ACTIVITY 1 :: Copy the Daspalla constituency passage from "Member of Legislative" to "and Nuagaon block.", substituting "BJD" for "Biju Janata Dal".
ACTIVITY 2 :: Continue the Daspalla Assembly constituency text from its final sentence.

** Opening DOCUMENT PASSAGE block **

- Daspalla Assembly Constituency in Nayagarh district

Constituency details
- Country: India
- Region: East India
- State: Odisha
- District: Nayagarh
- Lok Sabha constituency: Kandhamal
- Established: 1951
- Total electors: 1,90,742
- Reservation: SC

Member of Legislative Assembly
- 17th Odisha Legislative Assembly
- Incumbent Ramesh Chandra Behera
- Party: Biju Janata Dal
- Elected year: 2024

= Daspalla Assembly constituency =

Constituency of the Odisha legislative assembly in India

Daspalla is a Vidhan Sabha constituency of Nayagarh district, Odisha.

This constituency includes Daspalla block, Gania block and Nuagaon block.

** Closing DOCUMENT PASSAGE block **
** Opening STORED DATA block **

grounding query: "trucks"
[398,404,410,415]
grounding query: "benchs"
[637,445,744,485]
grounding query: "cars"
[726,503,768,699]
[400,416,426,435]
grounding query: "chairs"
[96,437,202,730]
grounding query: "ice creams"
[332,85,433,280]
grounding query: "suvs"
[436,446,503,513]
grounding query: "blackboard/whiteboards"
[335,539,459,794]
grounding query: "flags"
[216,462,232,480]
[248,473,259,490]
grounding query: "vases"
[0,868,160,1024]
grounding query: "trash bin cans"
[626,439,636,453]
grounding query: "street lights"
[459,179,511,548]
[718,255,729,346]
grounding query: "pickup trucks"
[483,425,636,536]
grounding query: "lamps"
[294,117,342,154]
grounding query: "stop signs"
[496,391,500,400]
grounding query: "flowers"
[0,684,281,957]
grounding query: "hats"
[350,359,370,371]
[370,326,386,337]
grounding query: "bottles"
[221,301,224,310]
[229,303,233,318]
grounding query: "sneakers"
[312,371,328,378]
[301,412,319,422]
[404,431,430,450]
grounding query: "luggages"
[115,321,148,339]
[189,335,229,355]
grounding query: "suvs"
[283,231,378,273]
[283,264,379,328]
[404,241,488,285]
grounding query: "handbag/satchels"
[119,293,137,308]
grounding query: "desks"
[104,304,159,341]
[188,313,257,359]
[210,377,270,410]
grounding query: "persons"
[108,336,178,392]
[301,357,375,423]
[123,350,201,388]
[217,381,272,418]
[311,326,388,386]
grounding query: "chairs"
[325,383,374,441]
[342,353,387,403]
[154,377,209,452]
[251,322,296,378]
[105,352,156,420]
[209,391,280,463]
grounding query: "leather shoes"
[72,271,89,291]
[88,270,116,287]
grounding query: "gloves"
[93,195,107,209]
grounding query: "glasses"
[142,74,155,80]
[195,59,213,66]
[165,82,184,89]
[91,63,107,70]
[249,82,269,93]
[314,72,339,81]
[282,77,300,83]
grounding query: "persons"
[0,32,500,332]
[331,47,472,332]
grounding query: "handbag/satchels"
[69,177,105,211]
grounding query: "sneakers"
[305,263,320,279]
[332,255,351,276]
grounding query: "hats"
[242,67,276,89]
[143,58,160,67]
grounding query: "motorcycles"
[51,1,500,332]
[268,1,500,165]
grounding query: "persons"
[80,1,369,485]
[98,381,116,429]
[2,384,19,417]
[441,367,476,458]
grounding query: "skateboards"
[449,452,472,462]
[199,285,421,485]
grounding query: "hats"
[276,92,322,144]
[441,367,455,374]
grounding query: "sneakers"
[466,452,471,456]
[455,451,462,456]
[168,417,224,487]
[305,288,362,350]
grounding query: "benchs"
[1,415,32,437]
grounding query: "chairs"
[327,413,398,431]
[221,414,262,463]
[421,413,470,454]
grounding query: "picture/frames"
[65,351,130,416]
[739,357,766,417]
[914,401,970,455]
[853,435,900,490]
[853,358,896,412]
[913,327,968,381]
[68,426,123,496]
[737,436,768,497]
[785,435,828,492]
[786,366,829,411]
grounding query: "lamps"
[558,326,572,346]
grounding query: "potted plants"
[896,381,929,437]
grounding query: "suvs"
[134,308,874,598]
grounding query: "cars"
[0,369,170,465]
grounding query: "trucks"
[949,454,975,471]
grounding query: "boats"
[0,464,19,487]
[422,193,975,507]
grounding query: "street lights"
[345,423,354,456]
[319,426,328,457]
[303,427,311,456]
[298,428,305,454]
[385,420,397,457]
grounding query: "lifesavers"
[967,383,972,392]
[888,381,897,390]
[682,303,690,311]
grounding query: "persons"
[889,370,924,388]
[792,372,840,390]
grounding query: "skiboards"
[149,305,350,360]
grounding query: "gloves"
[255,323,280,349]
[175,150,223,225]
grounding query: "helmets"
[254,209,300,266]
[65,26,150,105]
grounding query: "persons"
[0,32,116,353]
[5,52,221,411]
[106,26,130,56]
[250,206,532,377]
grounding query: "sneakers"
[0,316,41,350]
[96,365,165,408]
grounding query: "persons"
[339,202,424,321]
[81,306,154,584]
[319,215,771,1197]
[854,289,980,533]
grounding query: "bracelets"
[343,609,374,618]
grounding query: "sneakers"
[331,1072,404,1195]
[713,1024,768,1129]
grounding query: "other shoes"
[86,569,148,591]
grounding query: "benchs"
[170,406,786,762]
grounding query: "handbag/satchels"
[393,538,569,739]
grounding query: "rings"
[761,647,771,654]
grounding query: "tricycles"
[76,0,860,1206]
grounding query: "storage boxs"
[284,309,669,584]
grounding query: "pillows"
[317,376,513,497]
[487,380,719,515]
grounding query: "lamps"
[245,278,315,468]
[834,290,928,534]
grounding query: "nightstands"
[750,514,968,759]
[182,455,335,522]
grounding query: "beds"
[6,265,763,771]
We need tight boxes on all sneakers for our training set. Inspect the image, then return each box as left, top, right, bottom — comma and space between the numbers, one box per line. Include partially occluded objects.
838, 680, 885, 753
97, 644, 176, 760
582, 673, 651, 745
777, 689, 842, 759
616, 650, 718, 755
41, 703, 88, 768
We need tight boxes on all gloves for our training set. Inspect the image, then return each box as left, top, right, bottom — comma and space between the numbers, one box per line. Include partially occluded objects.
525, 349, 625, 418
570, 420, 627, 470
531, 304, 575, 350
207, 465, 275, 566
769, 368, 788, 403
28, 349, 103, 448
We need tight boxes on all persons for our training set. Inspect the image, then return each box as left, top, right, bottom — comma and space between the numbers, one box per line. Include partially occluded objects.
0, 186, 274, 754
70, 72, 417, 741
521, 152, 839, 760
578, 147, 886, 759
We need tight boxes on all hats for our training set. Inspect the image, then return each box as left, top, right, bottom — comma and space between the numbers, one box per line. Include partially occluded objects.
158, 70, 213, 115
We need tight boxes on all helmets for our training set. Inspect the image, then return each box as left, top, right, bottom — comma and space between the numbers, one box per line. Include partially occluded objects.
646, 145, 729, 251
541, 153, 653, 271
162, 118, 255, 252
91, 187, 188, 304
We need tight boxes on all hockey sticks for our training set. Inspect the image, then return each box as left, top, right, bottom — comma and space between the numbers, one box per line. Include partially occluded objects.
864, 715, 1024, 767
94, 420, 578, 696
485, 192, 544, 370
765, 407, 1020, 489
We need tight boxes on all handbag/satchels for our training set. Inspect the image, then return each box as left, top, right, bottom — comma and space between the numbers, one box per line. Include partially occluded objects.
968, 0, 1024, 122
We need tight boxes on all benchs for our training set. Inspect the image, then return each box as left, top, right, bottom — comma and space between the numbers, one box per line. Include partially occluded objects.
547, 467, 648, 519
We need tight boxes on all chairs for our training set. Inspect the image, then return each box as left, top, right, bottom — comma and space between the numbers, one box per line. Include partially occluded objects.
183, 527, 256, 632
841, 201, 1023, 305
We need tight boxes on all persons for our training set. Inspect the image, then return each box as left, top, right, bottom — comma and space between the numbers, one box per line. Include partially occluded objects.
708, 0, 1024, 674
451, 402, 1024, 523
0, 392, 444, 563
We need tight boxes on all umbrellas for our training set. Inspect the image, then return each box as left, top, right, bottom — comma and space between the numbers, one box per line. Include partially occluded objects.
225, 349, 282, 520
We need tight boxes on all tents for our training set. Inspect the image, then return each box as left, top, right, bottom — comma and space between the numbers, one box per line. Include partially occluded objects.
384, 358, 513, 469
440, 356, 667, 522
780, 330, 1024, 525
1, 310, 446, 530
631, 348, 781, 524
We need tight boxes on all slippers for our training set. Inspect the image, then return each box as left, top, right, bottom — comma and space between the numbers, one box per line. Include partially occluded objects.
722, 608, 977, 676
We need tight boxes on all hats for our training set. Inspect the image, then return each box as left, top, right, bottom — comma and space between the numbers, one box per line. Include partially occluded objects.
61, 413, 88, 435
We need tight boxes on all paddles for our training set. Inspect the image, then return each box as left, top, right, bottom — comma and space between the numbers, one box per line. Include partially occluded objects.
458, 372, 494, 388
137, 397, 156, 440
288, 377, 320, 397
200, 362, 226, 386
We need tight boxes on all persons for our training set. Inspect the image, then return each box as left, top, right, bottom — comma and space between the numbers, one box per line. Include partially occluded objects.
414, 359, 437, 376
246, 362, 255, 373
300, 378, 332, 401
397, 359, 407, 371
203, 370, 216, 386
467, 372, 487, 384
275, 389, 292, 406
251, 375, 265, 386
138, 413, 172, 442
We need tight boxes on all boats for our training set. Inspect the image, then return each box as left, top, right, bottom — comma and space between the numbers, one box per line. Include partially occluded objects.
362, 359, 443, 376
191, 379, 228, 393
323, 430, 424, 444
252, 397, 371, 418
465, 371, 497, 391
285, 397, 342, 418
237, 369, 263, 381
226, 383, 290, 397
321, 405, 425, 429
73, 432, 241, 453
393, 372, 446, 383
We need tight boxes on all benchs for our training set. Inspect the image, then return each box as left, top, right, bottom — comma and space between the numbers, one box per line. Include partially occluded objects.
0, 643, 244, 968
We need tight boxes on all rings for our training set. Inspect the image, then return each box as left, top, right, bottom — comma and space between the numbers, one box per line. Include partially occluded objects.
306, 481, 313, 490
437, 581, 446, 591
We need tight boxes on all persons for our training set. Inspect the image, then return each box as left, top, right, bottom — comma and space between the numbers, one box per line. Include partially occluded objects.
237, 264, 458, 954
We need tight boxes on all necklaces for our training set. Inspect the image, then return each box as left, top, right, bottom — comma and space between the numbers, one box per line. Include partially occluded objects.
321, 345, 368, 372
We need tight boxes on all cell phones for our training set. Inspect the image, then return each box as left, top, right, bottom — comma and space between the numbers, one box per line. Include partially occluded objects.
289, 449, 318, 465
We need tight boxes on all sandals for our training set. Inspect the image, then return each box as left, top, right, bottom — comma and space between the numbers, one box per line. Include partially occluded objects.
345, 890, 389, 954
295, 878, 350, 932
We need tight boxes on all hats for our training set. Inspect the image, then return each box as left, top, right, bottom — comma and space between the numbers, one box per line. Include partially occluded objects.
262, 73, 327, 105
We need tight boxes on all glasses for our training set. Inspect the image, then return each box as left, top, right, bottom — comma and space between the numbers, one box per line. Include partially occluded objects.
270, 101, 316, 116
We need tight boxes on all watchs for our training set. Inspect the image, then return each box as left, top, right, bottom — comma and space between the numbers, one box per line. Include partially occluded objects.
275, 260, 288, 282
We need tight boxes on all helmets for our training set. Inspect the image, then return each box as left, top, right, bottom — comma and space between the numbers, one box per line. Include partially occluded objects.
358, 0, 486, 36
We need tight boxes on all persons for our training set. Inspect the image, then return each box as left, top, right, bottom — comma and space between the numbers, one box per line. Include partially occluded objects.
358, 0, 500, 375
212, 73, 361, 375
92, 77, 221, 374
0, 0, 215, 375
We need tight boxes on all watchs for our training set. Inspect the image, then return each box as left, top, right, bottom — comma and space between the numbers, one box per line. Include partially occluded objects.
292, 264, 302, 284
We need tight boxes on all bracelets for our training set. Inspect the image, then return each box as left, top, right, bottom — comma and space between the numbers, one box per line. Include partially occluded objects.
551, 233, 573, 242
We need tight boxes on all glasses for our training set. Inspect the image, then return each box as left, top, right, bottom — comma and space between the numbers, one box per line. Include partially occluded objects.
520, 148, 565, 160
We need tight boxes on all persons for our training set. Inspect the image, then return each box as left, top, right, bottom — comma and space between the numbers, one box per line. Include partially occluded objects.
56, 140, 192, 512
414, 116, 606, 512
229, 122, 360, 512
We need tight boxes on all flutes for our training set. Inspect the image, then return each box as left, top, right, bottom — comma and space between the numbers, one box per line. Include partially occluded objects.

** Closing STORED DATA block **

TASK RESULT 1 ::
Member of Legislative Assembly
- 17th Odisha Legislative Assembly
- Incumbent Ramesh Chandra Behera
- Party: BJD
- Elected year: 2024

= Daspalla Assembly constituency =

Constituency of the Odisha legislative assembly in India

Daspalla is a Vidhan Sabha constituency of Nayagarh district, Odisha.

This constituency includes Daspalla block, Gania block and Nuagaon block.

TASK RESULT 2 ::
==Elected members==

Since its formation in 1951, 19 elections were held till date including in two bypoll in 1960 & 1997. It was a 2-member constituency in 1957.

List of members elected from Daspalla constituency are:

Year: Member; Party
2024: Ramesh Chandra Behera; Biju Janata Dal
2019
2014: Purna Chandra Nayak
2009: Kashinath Mallik
2004: Rudra Madhab Ray; Independent politician
2000: Harihar Karan; Indian National Congress
1997 (bypoll): Independent politician
1995: Rudra Madhab Ray; Janata Dal
1990
1985: Harihar Karan; Indian National Congress
1980
1977
1974: Independent politician
1971: Saheb Naik; Indian National Congress (R)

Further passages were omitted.